Created May 21, 2025

Tiny BERT model applied to radar signal from PSOC6 AI kit

Tiny BERT trained unsupervised on radar signals to learn patterns and detect anomalies in real time.

Things used in this project

Hardware components

Infineon PSOC™ 6 AI Evaluation Kit (CY8CKIT-062S2-AI)

Software apps and online services

Infineon ModusToolbox™ Software

Infineon DEEPCRAFT™ Studio

Story

This project explores the use of the BERT transformer model for radar signal analysis, using data captured with a PSoC6 AI Kit. Inspired by how large language models can memorize human language patterns, we adapt a scaled-down BERT model to learn and memorize activities represented in radar signals. The model is continuously trained in real time, enabling it to internalize frequent activity patterns.

When an unusual or rare activity occurs—something the model has not seen or has rarely encountered—it produces a significantly higher training loss. This spike in loss acts as an indicator of anomalous behavior.

To train the model, we collect sequences of radar demodulator output comprising 256 successive chirps. While the term "chirp" traditionally refers to the transmitted radar signal, we use it here to describe the resulting processed signal. Each chirp undergoes FFT transformation. With 128 time-domain samples per chirp (a typical radar setup), the FFT also yields 128 frequency-domain values. We retain only the first 32 values, representing range bins up to 6 meters, forming a 32-dimensional vector for each chirp.

Thus, each training example fed into the BERT encoder is a sequence of 256 embedding vectors, where each vector has 32 values.

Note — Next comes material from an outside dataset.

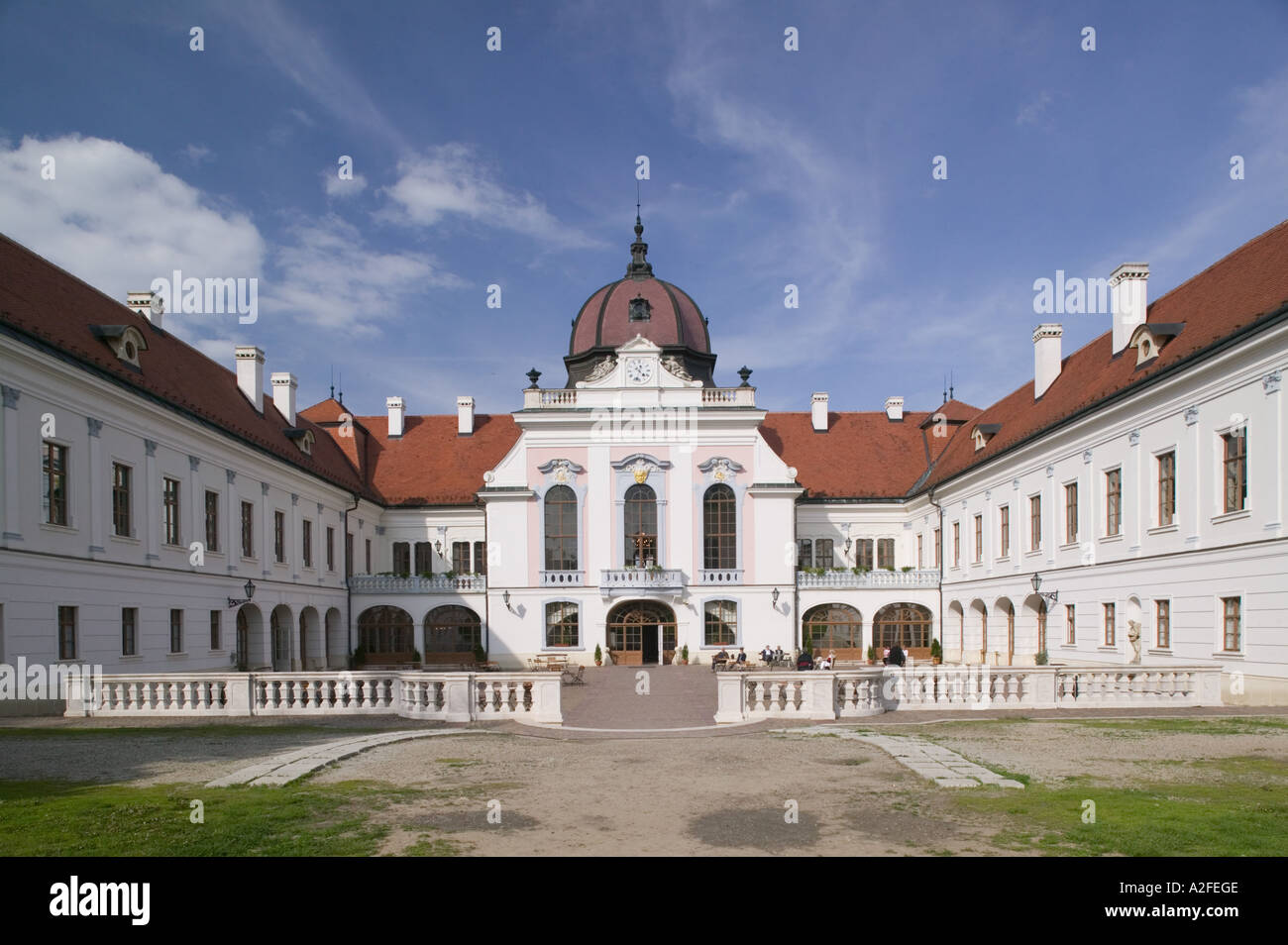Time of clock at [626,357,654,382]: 4:33
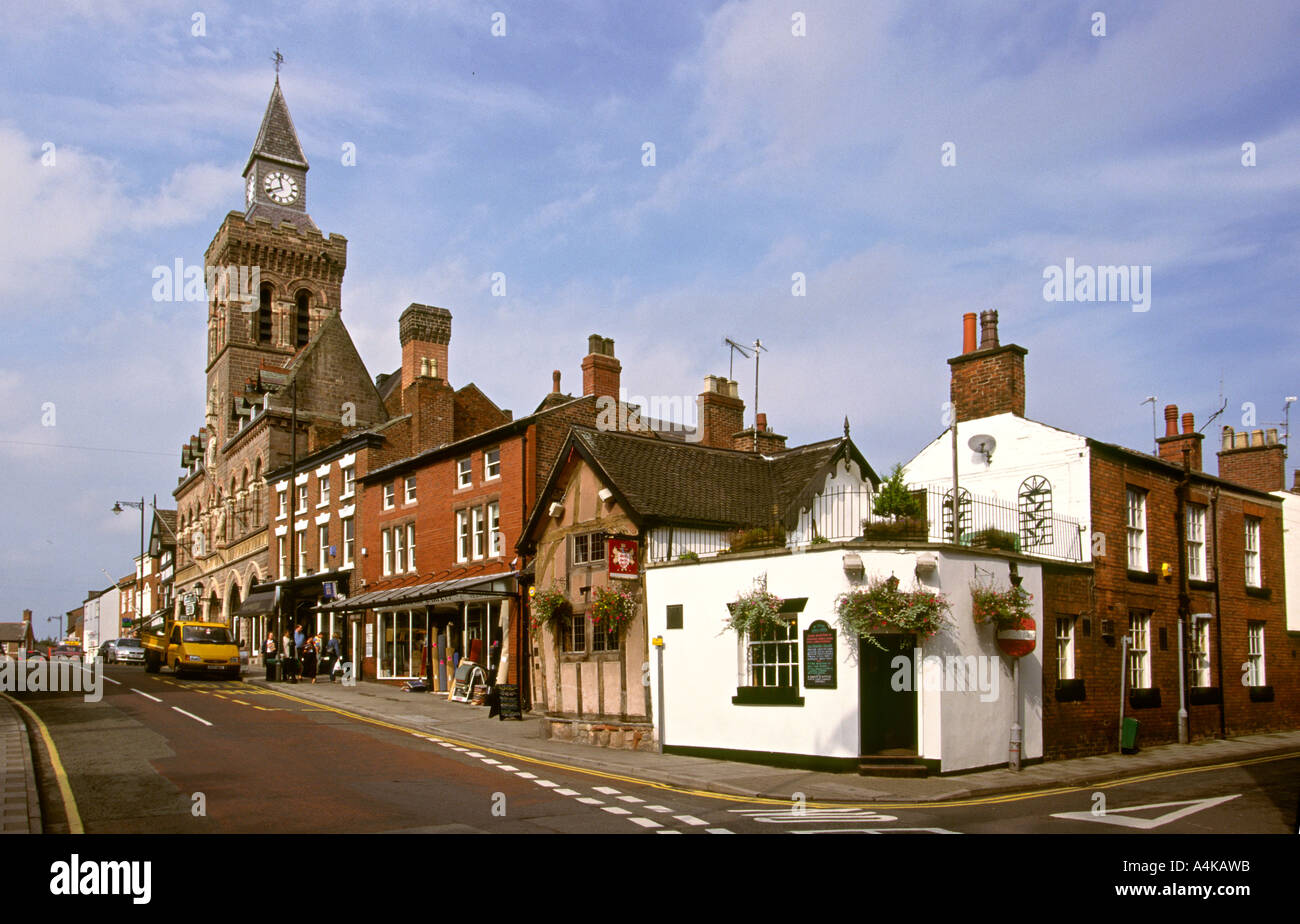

The following training log shows the model converging on the current activity, indicated by a low final training loss:
...
13:44:18.199 #train: 4864, Loss: 0.0063, av_loss: 0.0051, av_av_loss: 0.0045
13:48:08.142 #train: 3584, Loss: 0.0055, av_loss: 0.0021, av_av_loss: 0.0028

When a new activity occurs, we observe a spike in the training loss:
13:49:52.390 : Activity change detected ! av_loss 0.0112 >> av_av_loss 0.0035
13:49:53.343 : Activity change detected ! av_loss 0.0401 >> av_av_loss 0.0133

Next steps

Currently, the model and training process run on an Ubuntu PC to allow for convenient parameter tuning. The next step is to use DEEPCRAFT Studio to port the model to the PSoC6-AI board, enabling fully on-device training without relying on the Ubuntu PC.

Code

Continuous traing in Python of our Tiny BERT model to internalize radar signal patterns

Continuous traing in Python of our Tiny BERT model to internalize radar signal patterns

Python

This Python code runs on a ubuntu PC. The PC must be in the same WIFI network as the PSoC6-AI kit. Because the PSoC6-AI code has a hard-coded wifi SSID (getting-edgy), and a hard-coded pass (getting-edgy), it is easier to attach both the PSoc6-AI kit and the PC to your phone's wifi hot spot, that you can easily configure into
SSID : getting-edgy
passwd : getting-edgy
This code file is located in the github: https://github.com/minghuang81/getting-edgy.git, sub-directory: ubuntu_continuous_training/continousTrainingAndDetection.py

# Run a background UDP client to continuously receive realtime radar data;
# In the main thread, continously train a BERT Encoder and evaluate the MSE loss. 
# If the MSE loss shows a spike, it would mean that the input is a stranger
# to the model. After the model frequenly 'sees' an activity, the associated
# MSE loss will be low.

# Summary of The Setup
#     Input: Sequences of embeddings (shape [batch_size, seq_len, hidden_size])
#     Goal: Predict masked embeddings (shape [batch_size, seq_len, hidden_size])
#     Loss: Mean squared error (MSE) on masked positions only
#     Output: Use outputs.last_hidden_state instead of vocab logits
#     Model: Use RobertaModel, not RobertaForMaskedLM   

import numpy as np
import torch
import torch.nn.functional as F
import torch.nn as nn
from torch.utils.data import Dataset
from torch.utils.data import DataLoader
#from transformers import AdamW
from torch.optim import AdamW 
import math
import datetime
import os

# Use GPU if available
# device = torch.device("cuda" if torch.cuda.is_available() else "cpu")
device = torch.device("cpu")

sav_state = "../pytorch_saved_model/weight_model.pt"
logfile = "../pytorch_saved_model/log.txt"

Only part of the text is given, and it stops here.